TEXTO DE ESTUDIO >>
┄┄┄┄┄┄┄┄┄┄

La feria libre

Desde pequeña tuve una atracción especial por las ferias libres, el lugar donde mis padres compraban frutas y verduras frescas dos veces por semana –martes y viernes, miércoles y sábado o jueves y domingo- ya que los feriantes descansan los días lunes. En mi época escolar los acompañaba el día sábado. Era un panorama entretenido pues se estimulaban todos mis sentidos: me encandilaban los colores brillantes y llamativos de las frutas apiladas, saboreaba los trozos de fruta jugosa que me ofrecían y que me chorreaba hasta el codo, distinguía olores y aromas que me transportaban al pasado o me enseñaban algo nuevo, escuchaba a los feriantes vociferando las cualidades de sus productos y aprendía a palpar y percutir la fruta madura.

┄┄┄┄┄┄┄┄┄┄

REGISTROS >>
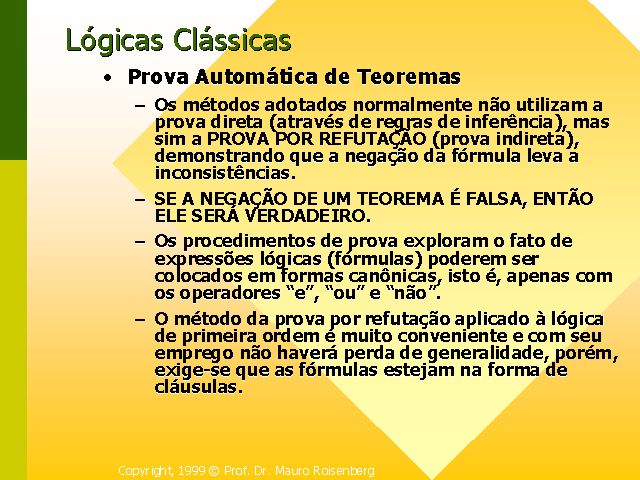 Lógicas Clássicas

• Prova Automática de Teoremas

– Os métodos adotados normalmente não utilizam a prova direta (através de regras de inferência), mas sim a PROVA POR REFUTAÇÃO (prova indireta), demonstrando que a negação da fórmula leva a inconsistências.

– SE A NEGAÇÃO DE UM TEOREMA É FALSA, ENTÃO ELE SERÁ VERDADEIRO.

– Os procedimentos de prova exploram o fato de expressões lógicas (fórmulas) poderem ser colocados em formas canônicas, isto é, apenas com os operadores “e”, “ou” e “não”.

– O método da prova por refutação aplicado à lógica de primeira ordem é muito conveniente e com seu emprego não haverá perda de generalidade, porém, exige-se que as fórmulas estejam na forma de cláusulas.

Copyright, 1999 © Prof. Dr. Mauro Roisenberg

┄┄┄┄┄┄┄┄┄┄

INSTRUCCIÓN DE TRABAJO >> Transcribe del texto sobre la feria libre el fragmento que empieza con las palabras "Desde pequeña tuve" y termina con "la fruta madura.". Este material proviene de otra fuente.

SECCIÓN DE RESPUESTA >>
Desde pequeña tuve una atracción especial por las ferias libres, el lugar donde mis padres compraban frutas y verduras frescas dos veces por semana –martes y viernes, miércoles y sábado o jueves y domingo- ya que los feriantes descansan los días lunes. En mi época escolar los acompañaba el día sábado. Era un panorama entretenido pues se estimulaban todos mis sentidos: me encandilaban los colores brillantes y llamativos de las frutas apiladas, saboreaba los trozos de fruta jugosa que me ofrecían y que me chorreaba hasta el codo, distinguía olores y aromas que me transportaban al pasado o me enseñaban algo nuevo, escuchaba a los feriantes vociferando las cualidades de sus productos y aprendía a palpar y percutir la fruta madura.